TUGAS YANG DIKERJAKAN ::
Tolong pilih dan salin setiap baris dalam item di bawah ini yang memuat kata "point".

Data yang diambil dari sebuah koleksi ::

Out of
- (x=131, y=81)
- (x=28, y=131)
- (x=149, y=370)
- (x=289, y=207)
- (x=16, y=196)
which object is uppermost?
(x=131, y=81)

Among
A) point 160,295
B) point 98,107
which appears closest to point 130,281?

--

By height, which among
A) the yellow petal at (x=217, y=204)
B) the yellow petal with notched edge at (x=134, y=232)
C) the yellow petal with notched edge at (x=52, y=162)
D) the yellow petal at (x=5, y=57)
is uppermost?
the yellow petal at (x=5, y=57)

==

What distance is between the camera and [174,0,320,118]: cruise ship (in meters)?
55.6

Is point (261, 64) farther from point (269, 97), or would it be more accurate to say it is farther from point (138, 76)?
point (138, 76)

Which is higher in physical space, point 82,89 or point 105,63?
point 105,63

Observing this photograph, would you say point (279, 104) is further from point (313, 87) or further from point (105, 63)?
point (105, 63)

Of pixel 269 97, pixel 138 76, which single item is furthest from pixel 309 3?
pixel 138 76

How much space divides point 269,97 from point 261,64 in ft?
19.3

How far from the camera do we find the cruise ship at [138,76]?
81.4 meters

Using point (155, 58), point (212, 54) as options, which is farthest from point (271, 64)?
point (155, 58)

JAWABAN LATIHAN ::
A) point 160,295
B) point 98,107
which appears closest to point 130,281?
Is point (261, 64) farther from point (269, 97), or would it be more accurate to say it is farther from point (138, 76)?
point (138, 76)
Which is higher in physical space, point 82,89 or point 105,63?
point 105,63
Observing this photograph, would you say point (279, 104) is further from point (313, 87) or further from point (105, 63)?
point (105, 63)
How much space divides point 269,97 from point 261,64 in ft?
Using point (155, 58), point (212, 54) as options, which is farthest from point (271, 64)?
point (155, 58)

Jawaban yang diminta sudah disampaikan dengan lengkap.